The book covers the fitness revolution that began with jogging, and before we knew it, there were aerobics classes, health clubs, body sculpting, performance-enhancing supplements, and StairMasters. But, given the sedentary nature of most Americans, the scientific question eventually became: What is the least amount of exercise we have to do and still get a health benefit?
In time, studies showed that moderate exercise like walking for 20-30 minutes three times a week could reduce the odds of premature death in men and women. Even better, the exercise did not have to take up 20-30 consecutive minutes; it could be, for example, a couple of minutes of stair climbing in the morning and 20 minutes of walking after work. Kolata expresses her own surprise at finding that the proven health benefit of moderate exercise accrues solely to the heart. Don’t expect to lose weight, the prime reason why most people exercise.
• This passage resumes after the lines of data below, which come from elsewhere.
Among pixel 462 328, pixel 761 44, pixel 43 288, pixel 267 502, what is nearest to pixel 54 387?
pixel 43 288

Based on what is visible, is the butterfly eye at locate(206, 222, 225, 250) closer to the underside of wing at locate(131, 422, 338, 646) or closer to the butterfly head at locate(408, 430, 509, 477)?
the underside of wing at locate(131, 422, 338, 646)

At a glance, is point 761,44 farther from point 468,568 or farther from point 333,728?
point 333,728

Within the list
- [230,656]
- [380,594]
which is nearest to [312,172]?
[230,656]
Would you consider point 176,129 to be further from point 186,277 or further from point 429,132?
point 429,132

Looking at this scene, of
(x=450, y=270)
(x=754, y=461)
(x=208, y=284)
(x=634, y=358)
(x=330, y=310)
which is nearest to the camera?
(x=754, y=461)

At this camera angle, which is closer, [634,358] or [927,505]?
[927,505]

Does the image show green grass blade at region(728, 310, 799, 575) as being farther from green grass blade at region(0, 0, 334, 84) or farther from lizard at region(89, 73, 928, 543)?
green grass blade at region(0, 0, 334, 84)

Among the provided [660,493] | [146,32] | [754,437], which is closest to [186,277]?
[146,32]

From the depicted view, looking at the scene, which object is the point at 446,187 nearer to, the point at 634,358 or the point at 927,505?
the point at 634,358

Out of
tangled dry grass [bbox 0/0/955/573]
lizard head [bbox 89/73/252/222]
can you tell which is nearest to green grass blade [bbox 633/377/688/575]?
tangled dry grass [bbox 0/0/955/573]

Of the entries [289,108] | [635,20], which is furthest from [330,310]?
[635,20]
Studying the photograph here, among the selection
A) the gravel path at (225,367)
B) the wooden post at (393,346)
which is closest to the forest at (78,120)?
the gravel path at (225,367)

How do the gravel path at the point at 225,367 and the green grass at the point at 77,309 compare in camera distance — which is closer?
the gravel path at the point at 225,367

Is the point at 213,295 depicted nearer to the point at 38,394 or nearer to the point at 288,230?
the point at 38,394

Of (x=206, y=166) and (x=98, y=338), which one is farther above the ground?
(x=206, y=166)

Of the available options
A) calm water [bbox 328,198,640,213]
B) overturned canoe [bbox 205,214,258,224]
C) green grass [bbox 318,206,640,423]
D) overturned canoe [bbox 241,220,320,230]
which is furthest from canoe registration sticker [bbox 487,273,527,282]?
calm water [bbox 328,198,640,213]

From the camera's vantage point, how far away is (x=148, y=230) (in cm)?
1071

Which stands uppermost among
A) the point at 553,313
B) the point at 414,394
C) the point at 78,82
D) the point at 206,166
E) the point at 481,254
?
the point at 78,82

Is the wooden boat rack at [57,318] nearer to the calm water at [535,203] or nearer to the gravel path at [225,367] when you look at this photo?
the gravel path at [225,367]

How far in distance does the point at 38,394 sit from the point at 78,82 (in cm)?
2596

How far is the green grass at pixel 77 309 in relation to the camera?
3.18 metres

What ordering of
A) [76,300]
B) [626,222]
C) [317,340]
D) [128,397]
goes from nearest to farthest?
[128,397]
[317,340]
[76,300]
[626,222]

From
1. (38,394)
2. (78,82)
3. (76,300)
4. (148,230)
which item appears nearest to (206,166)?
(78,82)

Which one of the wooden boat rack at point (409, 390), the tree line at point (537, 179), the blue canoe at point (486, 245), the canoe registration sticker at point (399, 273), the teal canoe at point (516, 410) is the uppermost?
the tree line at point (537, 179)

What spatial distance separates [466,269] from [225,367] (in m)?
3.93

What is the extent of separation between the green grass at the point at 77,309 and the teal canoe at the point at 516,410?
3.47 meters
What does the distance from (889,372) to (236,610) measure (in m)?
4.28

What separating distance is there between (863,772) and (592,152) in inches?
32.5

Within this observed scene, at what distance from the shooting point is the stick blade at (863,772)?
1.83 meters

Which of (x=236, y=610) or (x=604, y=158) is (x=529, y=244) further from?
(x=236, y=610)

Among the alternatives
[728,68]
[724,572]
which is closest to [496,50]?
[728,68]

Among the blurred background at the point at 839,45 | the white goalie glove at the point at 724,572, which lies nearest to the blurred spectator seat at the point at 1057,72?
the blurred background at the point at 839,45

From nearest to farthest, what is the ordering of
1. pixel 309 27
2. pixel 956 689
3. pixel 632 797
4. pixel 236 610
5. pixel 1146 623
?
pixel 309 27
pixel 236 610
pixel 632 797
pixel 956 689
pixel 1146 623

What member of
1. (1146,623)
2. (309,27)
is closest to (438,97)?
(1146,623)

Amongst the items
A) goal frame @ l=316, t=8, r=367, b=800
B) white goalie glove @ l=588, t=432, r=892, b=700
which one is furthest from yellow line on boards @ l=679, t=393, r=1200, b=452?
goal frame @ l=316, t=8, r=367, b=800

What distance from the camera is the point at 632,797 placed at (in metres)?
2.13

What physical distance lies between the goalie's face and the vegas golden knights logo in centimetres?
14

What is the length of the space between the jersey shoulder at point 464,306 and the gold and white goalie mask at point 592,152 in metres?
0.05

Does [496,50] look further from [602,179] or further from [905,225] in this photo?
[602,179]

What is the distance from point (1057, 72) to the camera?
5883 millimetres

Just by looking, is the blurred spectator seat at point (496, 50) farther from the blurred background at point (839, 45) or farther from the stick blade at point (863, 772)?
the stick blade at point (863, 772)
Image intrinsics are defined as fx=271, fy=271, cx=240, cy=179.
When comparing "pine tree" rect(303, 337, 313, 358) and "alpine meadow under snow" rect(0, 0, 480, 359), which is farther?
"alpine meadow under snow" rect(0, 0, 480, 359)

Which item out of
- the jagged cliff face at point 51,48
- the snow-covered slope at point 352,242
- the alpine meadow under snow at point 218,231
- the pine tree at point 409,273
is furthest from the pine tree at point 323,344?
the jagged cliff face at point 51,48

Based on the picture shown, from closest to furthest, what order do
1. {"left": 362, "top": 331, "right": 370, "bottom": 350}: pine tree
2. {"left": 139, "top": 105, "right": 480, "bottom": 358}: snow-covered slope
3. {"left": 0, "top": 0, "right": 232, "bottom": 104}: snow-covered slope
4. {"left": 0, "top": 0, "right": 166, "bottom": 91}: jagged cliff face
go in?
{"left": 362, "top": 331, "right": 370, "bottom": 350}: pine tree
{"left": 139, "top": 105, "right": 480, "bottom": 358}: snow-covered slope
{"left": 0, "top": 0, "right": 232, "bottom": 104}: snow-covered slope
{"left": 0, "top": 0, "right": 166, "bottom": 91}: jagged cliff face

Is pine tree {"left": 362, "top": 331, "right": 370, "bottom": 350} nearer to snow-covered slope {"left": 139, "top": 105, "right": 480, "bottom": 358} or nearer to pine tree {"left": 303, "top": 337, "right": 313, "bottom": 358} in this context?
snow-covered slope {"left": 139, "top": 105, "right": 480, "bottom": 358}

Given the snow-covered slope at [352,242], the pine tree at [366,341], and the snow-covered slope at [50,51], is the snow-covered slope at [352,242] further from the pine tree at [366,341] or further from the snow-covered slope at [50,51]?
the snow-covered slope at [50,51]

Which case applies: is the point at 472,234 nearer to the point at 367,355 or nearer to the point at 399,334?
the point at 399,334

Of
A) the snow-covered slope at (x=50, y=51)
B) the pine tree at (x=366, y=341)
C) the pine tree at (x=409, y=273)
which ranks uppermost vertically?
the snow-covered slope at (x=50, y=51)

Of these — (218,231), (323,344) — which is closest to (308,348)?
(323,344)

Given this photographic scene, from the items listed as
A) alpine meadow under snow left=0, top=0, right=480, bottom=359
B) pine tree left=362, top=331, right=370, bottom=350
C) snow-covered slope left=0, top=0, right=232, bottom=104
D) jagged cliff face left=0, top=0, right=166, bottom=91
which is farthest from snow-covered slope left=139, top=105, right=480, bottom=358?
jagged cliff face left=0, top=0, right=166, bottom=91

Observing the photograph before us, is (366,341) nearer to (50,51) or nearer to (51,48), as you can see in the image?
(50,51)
It is the vigorous workouts that are Kolata’s personal favorites. An avid exerciser, fully qualifying as an off-the-charts gym rat, Kolata hits her stride in this book when she takes on the conventional health wisdom surrounding health clubs, performance enhancing programs, and the latest workout tools. When her daughter became certified as a fitness trainer, Kolata got a firsthand over-the-shoulder look at the process and found it to be more about paying escalating fees than actual training on the proper use of weights and health club machines.
Weight lifting, long the province of men who want strength and large muscles, has been taken up in recent years by women who also grew strong, though not large-muscled. Kolata found no evidence to support the claim that strength training will reduce the risk of osteoporosis-related fractures, though it might cut down on the hip-breaking falls by strengthening muscles and improving stability. Don’t bother trying to spot reduce your thighs on that favorite machine of women at every gym. You can’t spot reduce the fat, says one interviewed expert, though you can spot increase the size of a muscle.
Once she began wondering about those maximum heart rate charts found on the wall at every gym, Kolata might have become the first science reporter to look for the evidence to support the standard formula that is programmed into exercise machines at health clubs and is used in the standard doctor-ordered treadmill test. She found that the interpretation of heart rates to be “mired in myths and misconceptions, in pseudo-science and marketing .”Is there such a thing as a fat-burning zone?
The formula that shows you the maximum number of heartbeats per minute for someone your age seems to have been uncritically accepted ever since the exercise movement began in the early 1970s. Kolata traced its origins to an old, poorly designed study. And the first successful commercialization of the formula was attributed to a Finnish company that continues to sell heart monitors, not to professional athletes but regular people who use them while working out.
Throughout the book, Kolata’s skepticism is balanced by her obvious love of exercise, especially the test-your-limits extreme sort. She works out regularly for the pure euphoric pleasure of it all and because strenuous exercise is an invigorating antidote to the long hours spent at a sedentary job, a sentiment echoed by many of her fellow gym rats when asked about their motivations.
This book will be of interest to exercisers of all kinds…including those who plan to join them some day.